DÉFI 1:
Répondez aux questions suivantes sur l'extrait ci-dessous :
(a) Quel quotidien économique l'extrait cite-t-il ?
(b) Quelle directive permettra de tracer les cryptomonnaies ?
(c) Selon la fin de l'extrait, de quoi ne s'agit-il plus, et de quoi s'agit-il désormais ?

EXTRAIT À LIRE:
Amid Faljaoui

Vous n’avez rien à cacher? Alors, vous n’avez plus rien à vous!

Nos politiques nous avaient promis la transparence pour les puissants, les multinationales, les fraudeurs professionnels. Mais aujourd’hui, ce sont nos comptes bancaires, nos assurances, nos locations Airbnb, nos cryptos, nos investissements… Bref, notre vie patrimoniale tout entière qui se retrouve sous microscope. Le fisc belge sait désormais presque tout de nous. Et ce n’est pas une formule en l’air : c’est un fait.

Comme le détaillent mes confrères du quotidien économique L’Echo, les fichiers mouchards s’empilent : cadastre, registres, échanges automatiques, PCC, directives DAC… Et demain, grâce à la directive DAC 8, même nos cryptomonnaies seront tracées, suivies, analysées. Nos comptes belges ? Centralisés. Nos comptes étrangers ? Déclarés. Nos dividendes ? Prélèvements directs. Nos locations immobilières ? Signalées par les plateformes elles-mêmes.

Vous pensiez qu’en tant que salarié vous étiez à l’abri ? Que seuls les dirigeants, les indépendants ou les petits margoulins avaient des choses à craindre ? C’est faux. Le piège se referme sur tout le monde. Parce qu’il ne s’agit plus de fraude. Il s’agit de surveillance.

DÉFI 2:
Dénombrez les lignes des enregistrements qui contiennent le mot « this » et indiquez uniquement ce nombre.

MATÉRIEL DE L'EXERCICE:

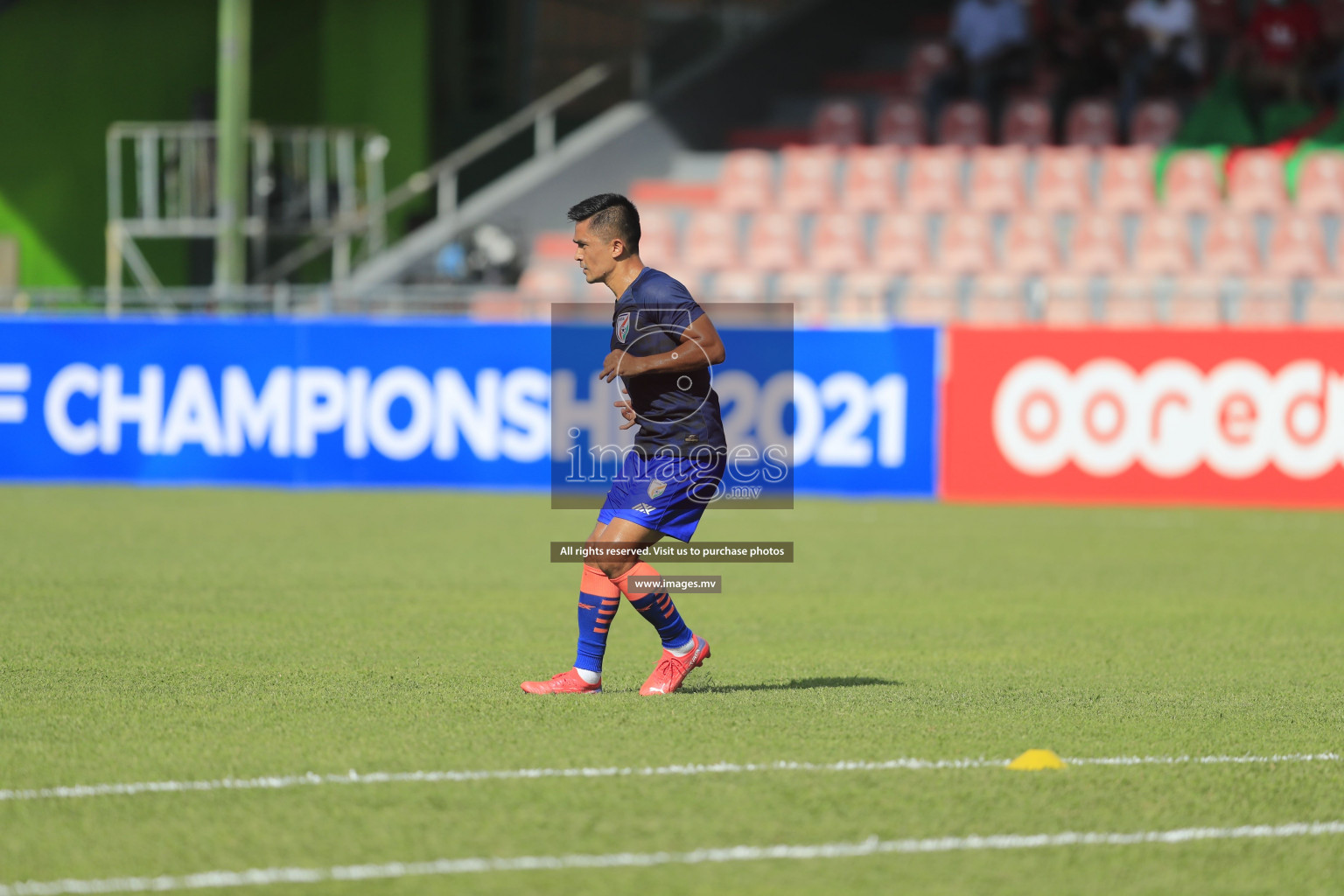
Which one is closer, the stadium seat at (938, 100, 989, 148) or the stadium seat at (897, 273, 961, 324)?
the stadium seat at (897, 273, 961, 324)

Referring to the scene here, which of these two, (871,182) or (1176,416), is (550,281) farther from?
(1176,416)

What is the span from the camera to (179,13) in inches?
983

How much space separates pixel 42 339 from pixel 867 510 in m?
7.69

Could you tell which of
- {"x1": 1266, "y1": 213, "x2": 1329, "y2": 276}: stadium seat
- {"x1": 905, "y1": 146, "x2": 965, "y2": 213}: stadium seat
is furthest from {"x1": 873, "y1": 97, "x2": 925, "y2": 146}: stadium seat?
{"x1": 1266, "y1": 213, "x2": 1329, "y2": 276}: stadium seat

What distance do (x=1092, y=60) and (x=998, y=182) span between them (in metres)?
2.69

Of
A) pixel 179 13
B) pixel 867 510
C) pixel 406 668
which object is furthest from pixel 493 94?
pixel 406 668

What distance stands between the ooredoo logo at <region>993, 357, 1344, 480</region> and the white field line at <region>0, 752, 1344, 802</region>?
937 cm

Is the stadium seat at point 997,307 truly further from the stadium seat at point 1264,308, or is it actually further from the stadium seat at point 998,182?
the stadium seat at point 998,182

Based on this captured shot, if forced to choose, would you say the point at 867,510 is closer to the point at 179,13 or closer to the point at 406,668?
the point at 406,668

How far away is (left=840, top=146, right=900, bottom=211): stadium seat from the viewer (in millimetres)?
21719

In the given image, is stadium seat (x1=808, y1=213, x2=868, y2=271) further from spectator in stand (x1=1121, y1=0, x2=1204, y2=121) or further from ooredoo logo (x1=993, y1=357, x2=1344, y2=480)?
ooredoo logo (x1=993, y1=357, x2=1344, y2=480)

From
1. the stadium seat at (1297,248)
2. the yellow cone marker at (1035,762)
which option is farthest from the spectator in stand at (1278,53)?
the yellow cone marker at (1035,762)

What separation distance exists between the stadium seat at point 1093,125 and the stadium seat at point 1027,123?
339 mm

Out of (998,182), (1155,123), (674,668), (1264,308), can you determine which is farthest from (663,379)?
(1155,123)
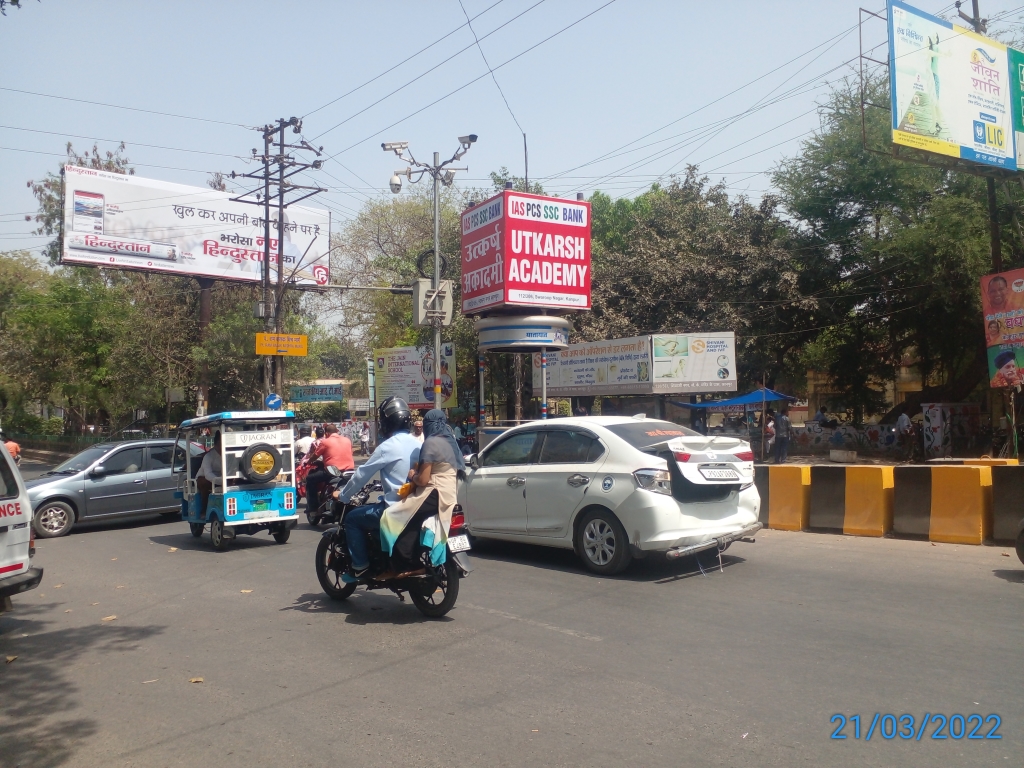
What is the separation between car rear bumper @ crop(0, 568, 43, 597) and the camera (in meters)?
6.54

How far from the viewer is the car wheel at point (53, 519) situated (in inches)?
540

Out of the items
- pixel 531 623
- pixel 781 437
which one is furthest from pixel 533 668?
pixel 781 437

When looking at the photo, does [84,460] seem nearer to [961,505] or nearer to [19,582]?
[19,582]

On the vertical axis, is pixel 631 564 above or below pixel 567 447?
below

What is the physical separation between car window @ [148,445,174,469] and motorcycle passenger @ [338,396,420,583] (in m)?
9.22

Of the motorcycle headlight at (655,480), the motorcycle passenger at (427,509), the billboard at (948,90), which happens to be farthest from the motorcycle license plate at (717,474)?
the billboard at (948,90)

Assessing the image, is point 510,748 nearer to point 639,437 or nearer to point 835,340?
point 639,437

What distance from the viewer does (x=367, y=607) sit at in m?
7.57

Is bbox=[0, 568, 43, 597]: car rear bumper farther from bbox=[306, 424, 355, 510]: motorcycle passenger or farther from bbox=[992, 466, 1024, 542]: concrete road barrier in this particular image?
bbox=[992, 466, 1024, 542]: concrete road barrier

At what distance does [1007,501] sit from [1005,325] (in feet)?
38.5

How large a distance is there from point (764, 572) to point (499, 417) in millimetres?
28151

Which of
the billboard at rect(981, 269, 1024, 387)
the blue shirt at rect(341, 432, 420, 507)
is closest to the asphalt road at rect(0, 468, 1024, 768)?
the blue shirt at rect(341, 432, 420, 507)

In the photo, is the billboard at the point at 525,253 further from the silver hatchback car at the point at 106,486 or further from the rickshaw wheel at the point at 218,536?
the rickshaw wheel at the point at 218,536

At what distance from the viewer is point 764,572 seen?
28.4ft
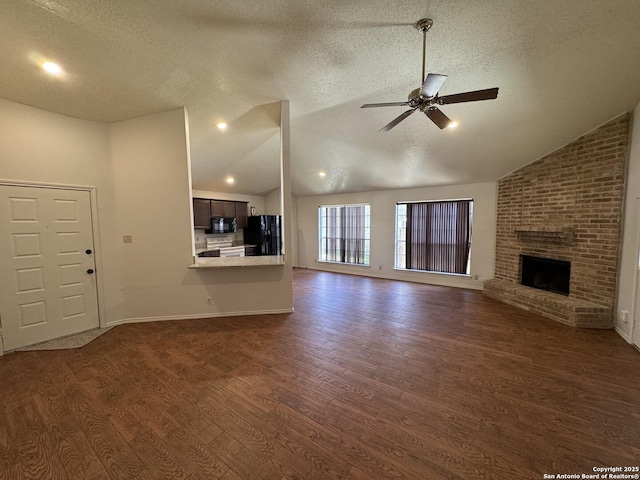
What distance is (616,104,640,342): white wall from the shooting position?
289cm

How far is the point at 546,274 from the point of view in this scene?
4.28m

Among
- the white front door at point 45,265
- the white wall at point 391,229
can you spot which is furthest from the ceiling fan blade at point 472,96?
the white front door at point 45,265

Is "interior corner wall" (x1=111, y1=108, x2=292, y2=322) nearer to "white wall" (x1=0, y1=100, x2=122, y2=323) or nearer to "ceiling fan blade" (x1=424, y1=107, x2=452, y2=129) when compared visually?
"white wall" (x1=0, y1=100, x2=122, y2=323)

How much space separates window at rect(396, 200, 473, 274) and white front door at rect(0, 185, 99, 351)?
603cm

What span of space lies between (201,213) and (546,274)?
24.2 ft

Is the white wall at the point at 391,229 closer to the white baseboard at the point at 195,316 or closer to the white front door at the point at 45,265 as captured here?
the white baseboard at the point at 195,316

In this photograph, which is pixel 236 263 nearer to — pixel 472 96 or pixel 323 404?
pixel 323 404

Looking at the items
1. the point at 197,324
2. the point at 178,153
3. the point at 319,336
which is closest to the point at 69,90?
the point at 178,153

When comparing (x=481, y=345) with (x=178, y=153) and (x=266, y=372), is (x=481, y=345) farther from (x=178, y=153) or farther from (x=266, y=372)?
(x=178, y=153)

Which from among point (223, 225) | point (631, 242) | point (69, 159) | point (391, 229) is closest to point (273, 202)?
point (223, 225)

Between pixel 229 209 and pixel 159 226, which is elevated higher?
pixel 229 209

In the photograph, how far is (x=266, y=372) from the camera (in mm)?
2328

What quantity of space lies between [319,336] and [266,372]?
896mm

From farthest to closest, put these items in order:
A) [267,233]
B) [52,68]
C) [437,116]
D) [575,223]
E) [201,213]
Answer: [267,233] → [201,213] → [575,223] → [52,68] → [437,116]
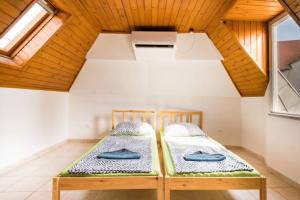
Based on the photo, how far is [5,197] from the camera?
93.6 inches

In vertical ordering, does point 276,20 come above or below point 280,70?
above

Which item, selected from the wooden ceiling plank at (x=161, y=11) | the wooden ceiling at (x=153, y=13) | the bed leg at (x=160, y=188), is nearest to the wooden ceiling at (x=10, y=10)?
the wooden ceiling at (x=153, y=13)

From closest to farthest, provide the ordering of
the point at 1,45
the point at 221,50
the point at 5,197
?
the point at 5,197, the point at 1,45, the point at 221,50

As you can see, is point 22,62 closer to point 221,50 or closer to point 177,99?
point 177,99

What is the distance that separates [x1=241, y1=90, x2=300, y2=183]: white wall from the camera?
8.97 feet

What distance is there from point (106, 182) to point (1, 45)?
2130mm

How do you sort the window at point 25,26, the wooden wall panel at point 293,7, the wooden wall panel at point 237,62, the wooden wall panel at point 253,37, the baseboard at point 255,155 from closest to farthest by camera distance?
the wooden wall panel at point 293,7
the window at point 25,26
the wooden wall panel at point 253,37
the wooden wall panel at point 237,62
the baseboard at point 255,155

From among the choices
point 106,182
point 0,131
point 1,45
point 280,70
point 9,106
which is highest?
point 1,45

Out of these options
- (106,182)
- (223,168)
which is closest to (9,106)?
(106,182)

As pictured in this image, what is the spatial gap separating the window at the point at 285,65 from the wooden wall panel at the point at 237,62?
218 millimetres

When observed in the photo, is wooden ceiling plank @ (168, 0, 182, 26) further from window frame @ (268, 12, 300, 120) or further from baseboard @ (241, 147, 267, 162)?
baseboard @ (241, 147, 267, 162)

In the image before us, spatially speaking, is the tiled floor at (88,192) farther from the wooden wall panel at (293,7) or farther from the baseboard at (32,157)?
the wooden wall panel at (293,7)

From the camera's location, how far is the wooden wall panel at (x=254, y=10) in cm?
273

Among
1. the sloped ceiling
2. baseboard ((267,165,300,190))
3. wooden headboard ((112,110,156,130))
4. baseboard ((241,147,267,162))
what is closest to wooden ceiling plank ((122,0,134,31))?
the sloped ceiling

CORRIGÉ 1:
(a) L'Echo.
(b) La directive DAC 8.
(c) Il ne s'agit plus de fraude, mais de surveillance.

CORRIGÉ 2:
5